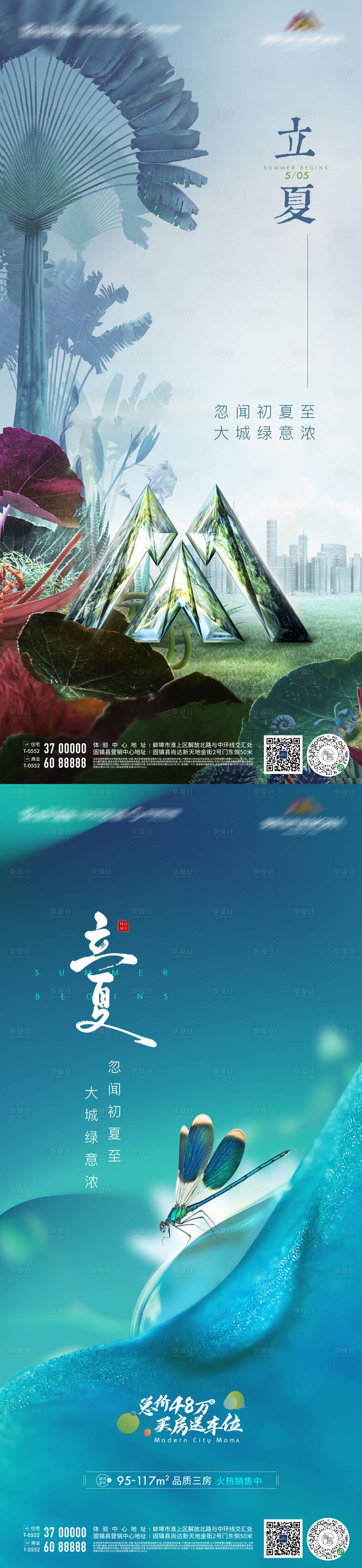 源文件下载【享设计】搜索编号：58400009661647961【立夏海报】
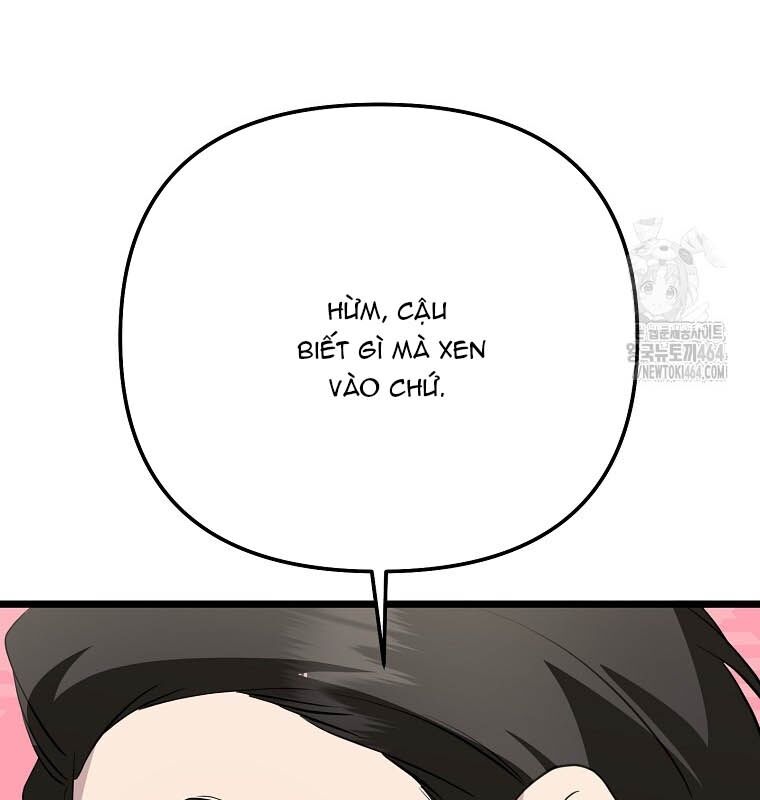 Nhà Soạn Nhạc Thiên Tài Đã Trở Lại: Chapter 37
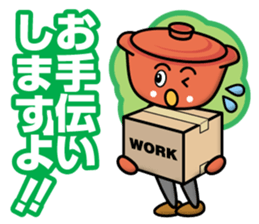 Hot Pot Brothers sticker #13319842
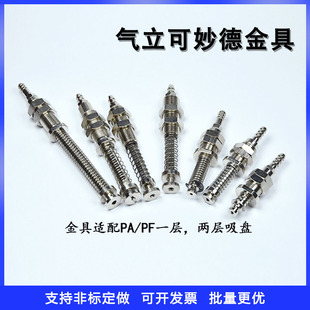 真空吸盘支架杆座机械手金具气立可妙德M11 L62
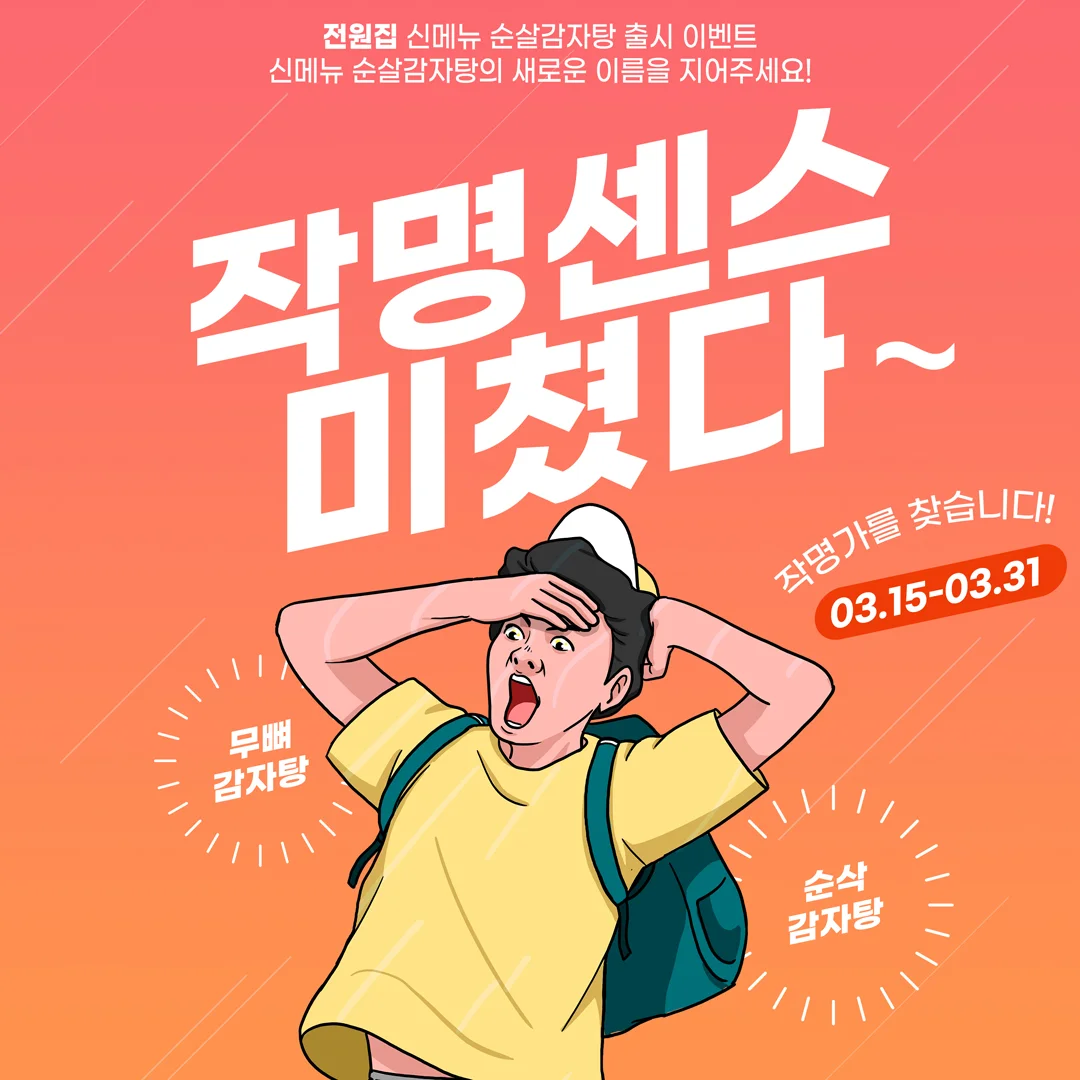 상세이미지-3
_ _ _
### What to produce
Once the pictures are set aside, repeat each entry exactly as it stands.

### Exercise response
 源文件下载【享设计】搜索编号：58400009661647961【立夏海报】
 Nhà Soạn Nhạc Thiên Tài Đã Trở Lại: Chapter 37
 Hot Pot Brothers sticker #13319842
 真空吸盘支架杆座机械手金具气立可妙德M11 L62
 상세이미지-3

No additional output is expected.